25

I am trying to write out a large partitioned dataset to disk with Spark and the partitionBy algorithm is struggling with both of the approaches I've tried.

The partitions are heavily skewed - some of the partitions are massive and others are tiny.

Problem #1:

When I use repartition before partitionBy, Spark writes all partitions as a single file, even the huge ones

val df = spark.read.parquet("some_data_lake")
df
  .repartition('some_col).write.partitionBy("some_col")
  .parquet("partitioned_lake")

This takes forever to execute because Spark isn't writing the big partitions in parallel. If one of the partitions has 1TB of data, Spark will try to write the entire 1TB of data as a single file.

Problem #2:

When I don't use repartition, Spark writes out way too many files.

This code will write out an insane number of files.

df.write.partitionBy("some_col").parquet("partitioned_lake")

I ran this on a tiny 8 GB data subset and Spark wrote out 85,000+ files!

When I tried running this on a production data set, one partition that has 1.3 GB of data was written out as 3,100 files.

What I'd like

I'd like for each partition to get written out as 1 GB files. So a partition that has 7 GB of data will get written out as 7 files and a partition that has 0.3 GB of data will get written out as a single file.

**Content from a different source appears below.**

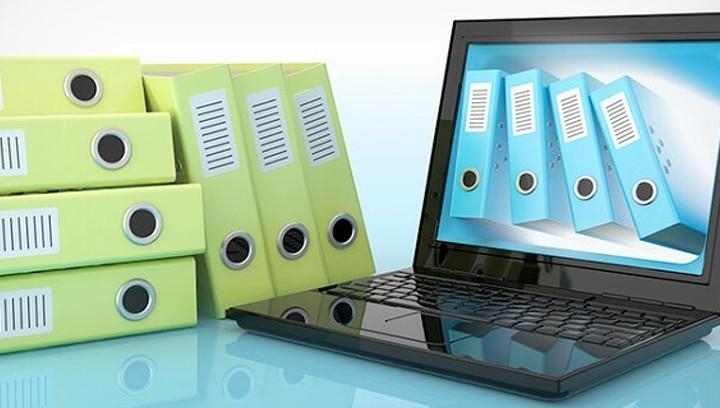 В РФ начали внедрять электронные кадровые документы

What is my best path forward?

Etienne Neveu
  • 12,604
  • 9
  • 36
  • 59
Powers
  • 18,150
  • 10
  • 103
  • 108

4 Answers4

27

The simplest solution is to add one or more columns to repartition and explicitly set the number of partitions.

val numPartitions = ???

df.repartition(numPartitions, $"some_col", $"some_other_col")
 .write.partitionBy("some_col")
 .parquet("partitioned_lake")

where:

  • numPartitions - should be an upper bound (actual number can be lower) of the desired number of files written to a partition directory.
  • $"some_other_col" (and optional additional columns) should have high cardinality and be independent of the $"some_column (there should be functional dependency between these two, and shouldn't be highly correlated).

    If data doesn't contain such column you can use o.a.s.sql.functions.rand.

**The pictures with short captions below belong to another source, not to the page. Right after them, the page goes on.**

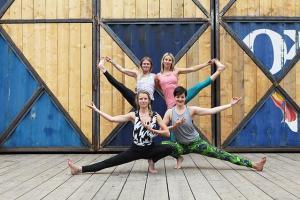 Yoga Pop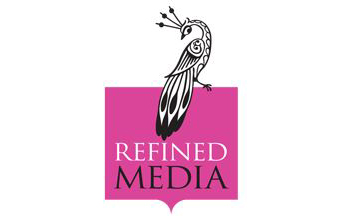 Refined Media announces editorial team updates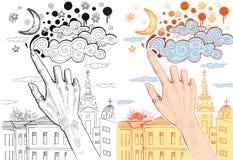 Θηλυκά σύννεφα σχεδίων χεριών στον ουρανό ελεύθερη απεικόνιση δικαιώματος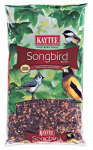 Kaytee Products 100033741 7-Lb. Songbird Premium Bird Food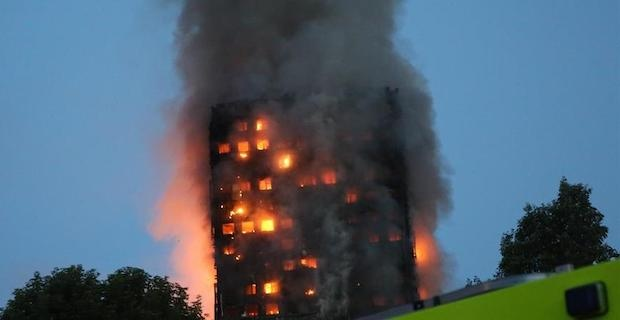 UK: Video of burning Grenfell Tower effigy spurs outcry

    import org.apache.spark.sql.functions.rand
    
    df.repartition(numPartitions, $"some_col", rand)
      .write.partitionBy("some_col")
      .parquet("partitioned_lake")
    
10465355
  • 4,481
  • 2
  • 20
  • 44
  • 2
    I have exact same situation, so I went with salting and I want to have not more than 5 files per partition. But what confuses me that I see 5 tasks at saving Stage, and that what I don't quite understand I thought that data should be balanced but also it should be organized in the way that it utilize cluster resources the best – jk1 Apr 18 '19 at 16:31
  • 1
    @10465355 can you expand on "there should be functional dependency between these two"? Thanks! – Joffer Dec 19 '21 at 18:26
  • In light of rand's being an acceptable substitute, I should add. – Joffer Dec 19 '21 at 18:33
15

I'd like for each partition to get written out as 1 GB files. So a partition that has 7 GB of data will get written out as 7 files and a partition that has 0.3 GB of data will get written out as a single file.

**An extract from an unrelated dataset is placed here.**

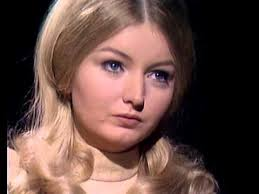 Image result for mary hopkin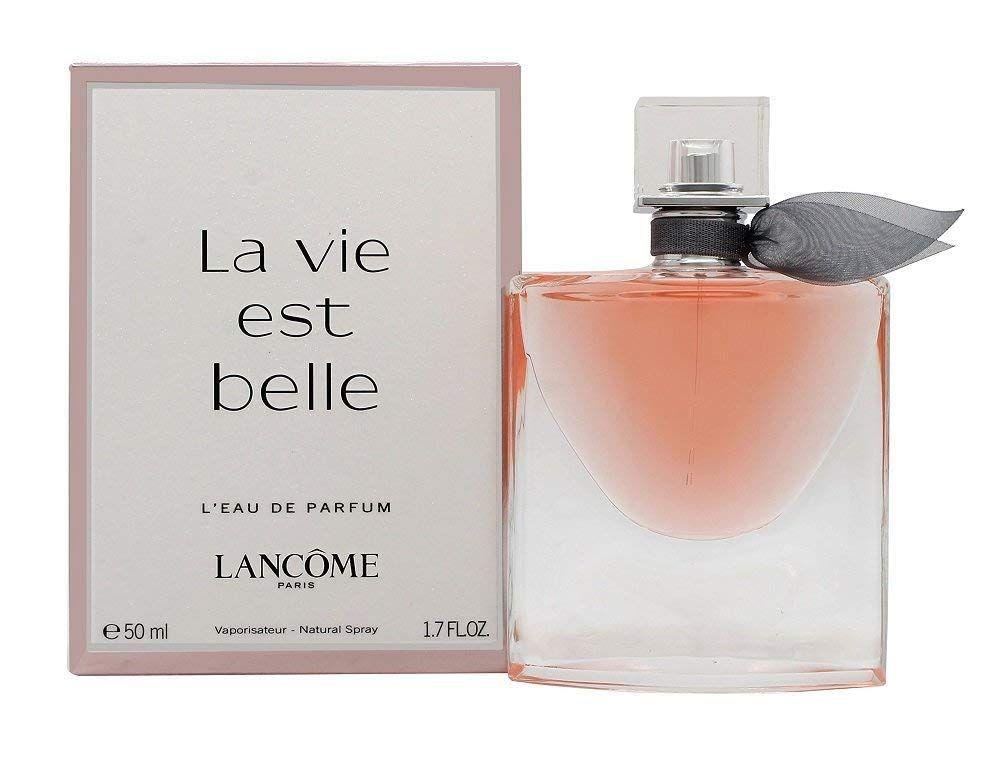 Lancome La Vie Est Belle Eau De Parfum Spray 1 7 Ounce All Our Fragrances Are 100 Originals By Their Original Design Perfume Seductive Perfume Luxury Perfume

The currently accepted answer is probably good enough most of the time, but doesn't quite deliver on the request that the 0.3 GB partition get written out to a single file. Instead, it will write out numPartitions files for every output partition directory, including the 0.3 GB partition.

What you're looking for is a way to dynamically scale the number of output files by the size of the data partition. To do that, we'll build on 10465355's approach of using rand() to control the behavior of repartition(), and scale the range of rand() based on the number of files we want for that partition.

It's difficult to control partitioning behavior by output file size, so instead we'll control it using the approximate number of rows we want per output file.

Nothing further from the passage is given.